Public finances must be put back on sound footing once the pandemic is over, he insisted. It is important for credibility that monetary policy ‘make it clear again and again that it is geared towards price stability and does not take into account the consequences that this has for the sustainability of national debt’, he said.
‘Monetary policy will tighten the reins when the price outlook requires it’, he said. Monetary policy must currently address the fallout from the pandemic and was thus loosened yet again, he said. ‘But when inflation rates increase in the euro area, we will also discuss again the basic orientation of monetary policy.’
While German inflation would temporarily increase to over 3% by year’s end due to government measures, how inflation behaves once public health measures no longer constrain consumption is a matter of debate, he said. Wage increases would be necessary for sustainably higher inflation, he said.
‘In any case, we are keeping a close eye on developments‘, he added. It is clear that inflation would not lastingly stay as low as in 2020, he said.
As for growth, he said, the Bundesbank’s December forecasts need not be ‘fundamentally’ revised, as the recovery will continue if the pandemic is brought under control.
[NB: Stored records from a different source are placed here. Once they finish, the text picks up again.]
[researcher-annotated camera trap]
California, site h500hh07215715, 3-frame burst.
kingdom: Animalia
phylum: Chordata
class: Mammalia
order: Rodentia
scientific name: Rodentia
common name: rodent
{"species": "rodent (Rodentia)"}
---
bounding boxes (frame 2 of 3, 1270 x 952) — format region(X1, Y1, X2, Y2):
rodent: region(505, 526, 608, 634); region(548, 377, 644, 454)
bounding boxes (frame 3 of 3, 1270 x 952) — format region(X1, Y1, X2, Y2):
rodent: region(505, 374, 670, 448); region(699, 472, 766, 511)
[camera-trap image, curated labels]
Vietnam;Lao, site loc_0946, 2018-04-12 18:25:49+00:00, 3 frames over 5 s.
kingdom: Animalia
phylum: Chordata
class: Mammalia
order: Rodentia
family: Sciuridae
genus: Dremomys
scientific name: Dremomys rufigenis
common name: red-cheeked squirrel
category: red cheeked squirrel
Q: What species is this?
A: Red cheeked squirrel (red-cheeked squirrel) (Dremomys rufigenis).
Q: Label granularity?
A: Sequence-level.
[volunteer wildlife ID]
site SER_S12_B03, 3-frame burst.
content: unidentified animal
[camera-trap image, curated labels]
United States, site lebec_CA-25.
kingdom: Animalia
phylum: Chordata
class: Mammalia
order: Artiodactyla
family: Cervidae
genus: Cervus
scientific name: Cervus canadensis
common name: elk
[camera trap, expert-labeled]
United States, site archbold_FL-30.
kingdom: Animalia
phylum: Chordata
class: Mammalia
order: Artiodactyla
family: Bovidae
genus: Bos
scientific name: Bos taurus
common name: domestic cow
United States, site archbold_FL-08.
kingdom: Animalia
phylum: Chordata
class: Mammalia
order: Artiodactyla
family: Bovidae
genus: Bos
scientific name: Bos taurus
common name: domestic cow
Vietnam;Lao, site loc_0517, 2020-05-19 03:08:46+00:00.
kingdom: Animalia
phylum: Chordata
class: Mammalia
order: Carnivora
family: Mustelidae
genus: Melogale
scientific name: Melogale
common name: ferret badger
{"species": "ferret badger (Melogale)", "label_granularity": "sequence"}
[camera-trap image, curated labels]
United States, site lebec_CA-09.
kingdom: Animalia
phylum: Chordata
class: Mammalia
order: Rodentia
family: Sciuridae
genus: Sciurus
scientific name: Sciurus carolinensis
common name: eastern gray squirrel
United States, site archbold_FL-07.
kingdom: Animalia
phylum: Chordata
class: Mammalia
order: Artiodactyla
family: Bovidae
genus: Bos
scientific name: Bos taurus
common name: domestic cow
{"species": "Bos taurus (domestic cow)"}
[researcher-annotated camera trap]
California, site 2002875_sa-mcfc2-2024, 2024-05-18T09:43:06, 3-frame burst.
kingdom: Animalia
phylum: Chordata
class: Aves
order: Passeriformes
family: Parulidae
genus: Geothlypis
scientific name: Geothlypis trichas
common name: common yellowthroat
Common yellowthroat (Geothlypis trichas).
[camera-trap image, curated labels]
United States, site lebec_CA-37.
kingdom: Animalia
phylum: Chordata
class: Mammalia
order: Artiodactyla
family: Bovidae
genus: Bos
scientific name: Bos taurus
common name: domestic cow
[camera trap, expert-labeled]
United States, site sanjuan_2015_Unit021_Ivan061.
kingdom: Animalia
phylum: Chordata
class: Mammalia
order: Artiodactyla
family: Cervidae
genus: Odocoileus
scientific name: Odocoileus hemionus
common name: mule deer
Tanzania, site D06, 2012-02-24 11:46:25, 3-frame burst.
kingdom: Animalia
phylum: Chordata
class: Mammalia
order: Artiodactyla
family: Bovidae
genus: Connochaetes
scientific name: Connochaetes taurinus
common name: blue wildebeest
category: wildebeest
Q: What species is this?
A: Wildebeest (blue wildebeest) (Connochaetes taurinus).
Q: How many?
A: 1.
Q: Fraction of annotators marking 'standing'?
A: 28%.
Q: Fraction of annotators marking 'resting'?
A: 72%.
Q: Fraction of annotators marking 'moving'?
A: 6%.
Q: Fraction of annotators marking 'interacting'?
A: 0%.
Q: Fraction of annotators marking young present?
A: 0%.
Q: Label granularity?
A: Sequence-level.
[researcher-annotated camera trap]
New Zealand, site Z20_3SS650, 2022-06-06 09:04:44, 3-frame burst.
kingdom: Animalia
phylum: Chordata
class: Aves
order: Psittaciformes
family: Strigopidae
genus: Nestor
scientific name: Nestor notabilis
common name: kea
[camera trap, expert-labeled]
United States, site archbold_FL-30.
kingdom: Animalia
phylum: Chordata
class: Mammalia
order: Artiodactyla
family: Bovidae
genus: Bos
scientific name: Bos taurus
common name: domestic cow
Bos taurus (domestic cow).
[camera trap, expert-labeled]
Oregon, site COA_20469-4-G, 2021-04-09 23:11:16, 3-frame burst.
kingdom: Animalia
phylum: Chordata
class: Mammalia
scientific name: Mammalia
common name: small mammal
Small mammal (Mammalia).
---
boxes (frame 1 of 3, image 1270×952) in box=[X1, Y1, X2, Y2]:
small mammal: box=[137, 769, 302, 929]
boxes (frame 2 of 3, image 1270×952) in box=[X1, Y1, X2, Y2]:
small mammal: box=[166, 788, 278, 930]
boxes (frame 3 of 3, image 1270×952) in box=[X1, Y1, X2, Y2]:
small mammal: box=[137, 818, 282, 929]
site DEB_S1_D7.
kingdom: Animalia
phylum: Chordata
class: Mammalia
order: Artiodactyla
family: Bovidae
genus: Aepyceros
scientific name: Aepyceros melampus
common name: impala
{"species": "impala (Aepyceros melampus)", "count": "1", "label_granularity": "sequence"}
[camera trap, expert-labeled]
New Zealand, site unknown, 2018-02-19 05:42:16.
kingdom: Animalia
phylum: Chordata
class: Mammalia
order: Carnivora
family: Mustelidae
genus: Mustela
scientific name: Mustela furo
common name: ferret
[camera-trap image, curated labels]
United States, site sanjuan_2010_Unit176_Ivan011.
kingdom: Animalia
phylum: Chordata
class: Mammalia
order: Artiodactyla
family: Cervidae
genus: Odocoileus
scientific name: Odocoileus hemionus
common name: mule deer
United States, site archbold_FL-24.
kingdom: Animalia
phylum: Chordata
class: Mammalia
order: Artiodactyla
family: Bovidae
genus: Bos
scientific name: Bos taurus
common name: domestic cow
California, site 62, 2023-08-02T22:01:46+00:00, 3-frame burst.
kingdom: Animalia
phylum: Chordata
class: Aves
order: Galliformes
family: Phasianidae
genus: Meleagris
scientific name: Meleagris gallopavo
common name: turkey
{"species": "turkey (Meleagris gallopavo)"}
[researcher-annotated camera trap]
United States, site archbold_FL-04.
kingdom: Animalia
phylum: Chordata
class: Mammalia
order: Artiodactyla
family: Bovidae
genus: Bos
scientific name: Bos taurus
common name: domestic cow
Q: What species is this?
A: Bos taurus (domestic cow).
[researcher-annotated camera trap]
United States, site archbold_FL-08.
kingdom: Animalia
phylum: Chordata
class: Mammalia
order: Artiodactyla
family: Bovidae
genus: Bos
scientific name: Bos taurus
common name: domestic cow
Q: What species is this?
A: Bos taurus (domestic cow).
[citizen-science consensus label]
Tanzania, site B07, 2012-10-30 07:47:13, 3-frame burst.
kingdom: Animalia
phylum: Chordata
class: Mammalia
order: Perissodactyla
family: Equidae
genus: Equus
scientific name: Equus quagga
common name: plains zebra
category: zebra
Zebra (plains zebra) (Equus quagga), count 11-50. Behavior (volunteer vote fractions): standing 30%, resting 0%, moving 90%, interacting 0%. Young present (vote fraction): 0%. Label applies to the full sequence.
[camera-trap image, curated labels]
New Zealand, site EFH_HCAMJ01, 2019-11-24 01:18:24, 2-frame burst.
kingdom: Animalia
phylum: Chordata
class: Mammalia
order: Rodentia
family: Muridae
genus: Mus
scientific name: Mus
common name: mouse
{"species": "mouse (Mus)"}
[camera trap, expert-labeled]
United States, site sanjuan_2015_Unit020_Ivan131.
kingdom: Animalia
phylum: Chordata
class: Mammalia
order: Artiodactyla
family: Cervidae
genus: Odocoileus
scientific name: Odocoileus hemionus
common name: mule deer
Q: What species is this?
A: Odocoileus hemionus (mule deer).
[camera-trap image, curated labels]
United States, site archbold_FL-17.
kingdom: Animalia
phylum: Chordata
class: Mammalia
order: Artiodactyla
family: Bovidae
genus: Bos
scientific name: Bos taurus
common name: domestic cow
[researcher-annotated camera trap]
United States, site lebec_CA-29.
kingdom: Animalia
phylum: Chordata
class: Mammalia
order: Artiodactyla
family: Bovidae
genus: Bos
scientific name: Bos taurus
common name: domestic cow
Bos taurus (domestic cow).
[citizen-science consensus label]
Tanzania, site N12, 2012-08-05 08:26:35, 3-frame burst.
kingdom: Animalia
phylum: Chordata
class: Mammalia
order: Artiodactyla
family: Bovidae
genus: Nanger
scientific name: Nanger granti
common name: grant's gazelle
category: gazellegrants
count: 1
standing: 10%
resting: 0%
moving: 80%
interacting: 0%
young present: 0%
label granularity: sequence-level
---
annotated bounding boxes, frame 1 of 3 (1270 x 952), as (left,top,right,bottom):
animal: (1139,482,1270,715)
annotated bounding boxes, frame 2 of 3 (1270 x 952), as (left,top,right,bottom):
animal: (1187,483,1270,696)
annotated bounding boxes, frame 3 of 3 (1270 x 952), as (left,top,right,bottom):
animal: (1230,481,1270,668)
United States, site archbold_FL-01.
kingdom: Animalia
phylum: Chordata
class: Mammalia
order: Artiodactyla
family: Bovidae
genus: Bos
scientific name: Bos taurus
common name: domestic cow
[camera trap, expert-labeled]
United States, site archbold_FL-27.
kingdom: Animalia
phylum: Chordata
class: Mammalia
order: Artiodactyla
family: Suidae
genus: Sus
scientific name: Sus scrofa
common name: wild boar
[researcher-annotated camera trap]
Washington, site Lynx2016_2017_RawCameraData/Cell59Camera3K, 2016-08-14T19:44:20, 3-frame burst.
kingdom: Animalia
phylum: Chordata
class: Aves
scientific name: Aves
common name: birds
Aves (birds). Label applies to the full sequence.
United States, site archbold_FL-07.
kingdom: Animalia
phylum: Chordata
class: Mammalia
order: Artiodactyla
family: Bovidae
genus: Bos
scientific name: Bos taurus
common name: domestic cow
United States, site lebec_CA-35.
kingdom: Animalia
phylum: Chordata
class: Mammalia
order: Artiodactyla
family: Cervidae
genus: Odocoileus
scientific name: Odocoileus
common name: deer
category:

The Bundesbank projected growth this year and next of 3% and 4.5%, respectively.
Although Coronavirus new case numbers are still higher than hoped for and mutations are a concern, ‘one cannot ignore the successes achieved’, he said, citing continued spare capacity of the German healthcare system, the approval of effective vaccines and the relatively good overall condition of the economy.
Still, bankruptcies will ‘clearly increase’ as the economic crisis takes a toll in the coming quarters, he said. Given the low starting point, he said, ‘[t]he number of corporate insolvencies is likely to remain far under its historical high.’